The assembled PCBs with analog-to-digital converters for the super pressure gauge project have arrived, and what a treat they are:
I don't have any affiliations with the fabrication house that manufactured the PCBs and did the assembly - the JLCPCB - but I can state that my experience with these guys has been problem-free so far. And, believe it or not, the total amount I paid for the five assembled PCBs, including shipping and customs, is less than the price of 5 bare AD7195s if I were to acquire them locally, for example, from Mouser Europe - who currently retails these chips at €17.98 a pop plus shipping. Insane, isn't it?
Anyhow - now's time to figure out if I can get the ADCs working. As I explained before - my plan is to use the 600 bar transducer that I salvaged from a dead Parker digital pressure gauge, and according to the datasheet, it is supposed to have bridge resistance of 6.5 ±1.3 kΩ and an output of 1.7...2.3 mV/V, so the first thing I need to do is create a similarly-spec'd Wheatstone bridge emulator. Let me show you how I did it by employing another DIY tool that I use quite often in my day job:
Two pots, two trimmers, and two screw connectors mounted inside a dollar project box - 5 bucks worth of parts with virtually unlimited potential! I have been using this doodad for driving ratiometric inputs of proportional valves (which, in my case, defaults to Danfoss PVG32s) for years. The pots are 1K and 2.2K - for no specific reason, just something that I had "lying around" when I built it. Sometimes I connect them in series for "redneck 20 mA loop emulation purposes". I am not even sure what current these no-name pots are rated for, but I haven't burned them so far, and you wouldn't believe how many times this little box came in handy in my practice. Feel free to steal this exceptional design.
Here's how I used it in combination with some SMD resistors that I slapped on a prototype board to get the desired 6kΩ Wheatstone bridge with a regulated millivolt output:
The execution is... "prototypy," but I think we all can agree that the design is genius! If I drive this bridge with 5V, I can use the 2.2K pot to get an output signal that varies from 0 mV to about 10 mV, which is exactly what I need. With real-life parts, I actually managed to go from 0 to 11 mV (with 5V excitation):
Finally - the last step - connect one of the boards to the makeshift Wheatstone bridge emulator and my Silicon Labs development kit and see if I can communicate with the ADC. Once again - one of the reasons I chose this converter was the existence of a free driver library in C one could pretty much copy-paste into a project without the need to "reinvent the wheel."

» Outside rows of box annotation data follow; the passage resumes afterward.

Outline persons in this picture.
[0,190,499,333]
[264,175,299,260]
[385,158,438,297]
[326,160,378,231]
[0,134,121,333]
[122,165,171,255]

I am very pleased to report that the board functions as intended (at least the one you see in the picture), and I managed to read and write to and from all of the ADC registers. Here you can see the AC excitation of the bridge (the yellow line, ACX running at 150 Hz), with the blue and the magenta lines being the serial clock and data ready/data out pins of the ADC:
As you can see, at the end of every AC cycle, some communication happens, and if we zoom into what at current resolution looks like negative spikes, we'll see that about 90 microseconds after an excitation cycle is fished, the data-ready pin is pulled low (signaling that the conversion data is ready to be read) and then about 40 microseconds later my development kit starts pulsing the serial clock line and the ADC shifts out a reading:
Whew! It works! What a relief!
Now I have to come up with an interface that can display the ADC value on the graphic LCD of the kit (in required units), connect a real pressure transducer to the board, and finally see how many of those 24 bits I can actually use.